Gesundheitspolitik:Wie Spahn die Notfallversorgung reformieren will

Reform der Notfallversorgung

Kern der Reform ist es, Patienten effizienter als bisher dorthin zu schicken, wo ihnen am besten geholfen werden kann.

(Foto: dpa)
  • Gesundheitsminister Spahn will die Notfallversorgung reformieren. Patienten sollen effizienter dorthin geschickt werden, wo sie am besten Hilfe bekommen.
  • Anrufer der Notfallnummer 112 und der Nummer des ärztlichen Bereitschaftsdienstes 116117, sollen künftig bei einer der "Gemeinsamen Notfallleitstellen" landen.
  • Im Gesetzentwurf ist sogar eine Änderung des Grundgesetzes vorgesehen.

Von Henrike Roßbach, Berlin

Bundesgesundheitsminister Jens Spahn (CDU) will die oft überlaufenen Notaufnahmen der Krankenhäuser entlasten und dafür die bisherige Notfallversorgung neu organisieren. Schon Ende vergangenen Jahres hatte er Eckpunkte für eine entsprechende Reform vorgestellt. Nun liegt ein erster Gesetzentwurf vor, der vergangene Woche als Diskussionsgrundlage an die Länder verschickt wurde. Für Mitte August hat das Gesundheitsministerium die Vertreter der Länder nach Berlin eingeladen, um das Vorhaben zu besprechen.

--

Zu beantwortende Fragen
a - Beantworten Sie anhand des Auszugs zur Notfallreform:
(i) Die Anrufer welcher zwei Telefonnummern sollen künftig bei einer der "Gemeinsamen Notfallleitstellen" landen?
(ii) Welche Änderung sieht der Gesetzentwurf sogar vor?
(iii) Für wann hat das Gesundheitsministerium die Vertreter der Länder nach Berlin eingeladen?
b - Zitieren Sie aus dem Auszug zur Notfallreform die Passage, die mit "Gesundheitspolitik:Wie Spahn die" beginnt und mit "(Foto: dpa)" endet.

Gespeicherte Dateneinträge
--

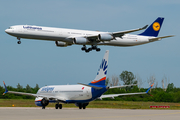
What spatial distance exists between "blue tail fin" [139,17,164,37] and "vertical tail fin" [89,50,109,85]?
46.1 feet

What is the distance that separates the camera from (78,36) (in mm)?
43719

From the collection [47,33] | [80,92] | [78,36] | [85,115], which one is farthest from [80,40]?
[85,115]

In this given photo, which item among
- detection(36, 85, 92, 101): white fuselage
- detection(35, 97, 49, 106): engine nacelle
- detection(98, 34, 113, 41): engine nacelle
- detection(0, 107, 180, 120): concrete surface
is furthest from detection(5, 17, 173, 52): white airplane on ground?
detection(0, 107, 180, 120): concrete surface

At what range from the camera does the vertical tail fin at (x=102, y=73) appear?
42.2 m

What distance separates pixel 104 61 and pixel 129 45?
26.4ft

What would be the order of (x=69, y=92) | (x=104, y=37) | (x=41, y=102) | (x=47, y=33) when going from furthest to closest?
1. (x=69, y=92)
2. (x=41, y=102)
3. (x=104, y=37)
4. (x=47, y=33)

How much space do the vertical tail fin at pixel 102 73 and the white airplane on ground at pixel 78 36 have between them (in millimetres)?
2698

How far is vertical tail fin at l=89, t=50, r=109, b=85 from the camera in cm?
4222

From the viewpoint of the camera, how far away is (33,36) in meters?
40.1

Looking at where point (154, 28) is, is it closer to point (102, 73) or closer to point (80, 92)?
point (102, 73)

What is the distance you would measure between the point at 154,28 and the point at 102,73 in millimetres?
19784

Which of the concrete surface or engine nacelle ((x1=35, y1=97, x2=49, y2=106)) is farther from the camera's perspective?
engine nacelle ((x1=35, y1=97, x2=49, y2=106))

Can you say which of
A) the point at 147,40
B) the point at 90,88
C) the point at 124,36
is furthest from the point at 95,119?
the point at 147,40

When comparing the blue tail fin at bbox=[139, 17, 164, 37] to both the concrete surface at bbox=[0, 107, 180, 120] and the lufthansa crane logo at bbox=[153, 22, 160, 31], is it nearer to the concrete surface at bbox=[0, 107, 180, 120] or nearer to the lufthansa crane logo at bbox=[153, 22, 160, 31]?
the lufthansa crane logo at bbox=[153, 22, 160, 31]
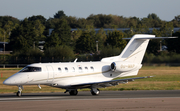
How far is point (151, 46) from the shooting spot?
91.4 metres

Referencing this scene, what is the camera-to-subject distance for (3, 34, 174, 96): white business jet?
78.5 ft

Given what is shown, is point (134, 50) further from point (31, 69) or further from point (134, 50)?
point (31, 69)

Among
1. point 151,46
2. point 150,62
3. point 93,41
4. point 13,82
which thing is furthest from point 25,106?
point 93,41

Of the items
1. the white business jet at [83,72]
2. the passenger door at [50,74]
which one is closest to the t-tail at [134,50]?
the white business jet at [83,72]

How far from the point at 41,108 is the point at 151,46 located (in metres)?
77.2

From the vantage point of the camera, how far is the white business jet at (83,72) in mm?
23938

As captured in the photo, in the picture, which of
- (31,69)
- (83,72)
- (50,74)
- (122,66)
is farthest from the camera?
(122,66)

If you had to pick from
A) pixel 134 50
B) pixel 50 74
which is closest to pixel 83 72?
pixel 50 74

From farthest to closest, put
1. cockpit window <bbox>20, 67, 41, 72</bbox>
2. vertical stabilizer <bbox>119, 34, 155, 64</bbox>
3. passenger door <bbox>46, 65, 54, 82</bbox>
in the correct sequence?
vertical stabilizer <bbox>119, 34, 155, 64</bbox>, passenger door <bbox>46, 65, 54, 82</bbox>, cockpit window <bbox>20, 67, 41, 72</bbox>

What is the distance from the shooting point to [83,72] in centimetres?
2584

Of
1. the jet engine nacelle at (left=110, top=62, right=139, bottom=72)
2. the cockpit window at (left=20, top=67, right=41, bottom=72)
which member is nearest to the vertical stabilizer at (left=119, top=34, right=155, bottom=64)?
the jet engine nacelle at (left=110, top=62, right=139, bottom=72)

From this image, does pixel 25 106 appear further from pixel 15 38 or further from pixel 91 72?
pixel 15 38

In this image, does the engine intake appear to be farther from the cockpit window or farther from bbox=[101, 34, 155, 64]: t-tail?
the cockpit window

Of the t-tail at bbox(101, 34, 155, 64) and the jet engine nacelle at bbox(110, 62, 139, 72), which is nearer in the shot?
the jet engine nacelle at bbox(110, 62, 139, 72)
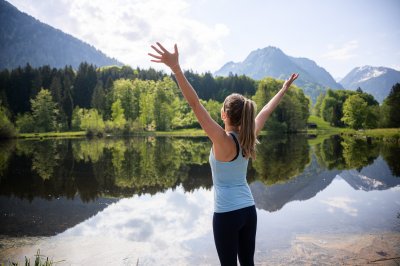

--

Schriftliche Antworten
a -
(i) Die Notfallnummer 112 und die Nummer des ärztlichen Bereitschaftsdienstes 116117
(ii) Eine Änderung des Grundgesetzes
(iii) Für Mitte August

b -
Gesundheitspolitik:Wie Spahn die Notfallversorgung reformieren will

Reform der Notfallversorgung

Kern der Reform ist es, Patienten effizienter als bisher dorthin zu schicken, wo ihnen am besten geholfen werden kann.

(Foto: dpa)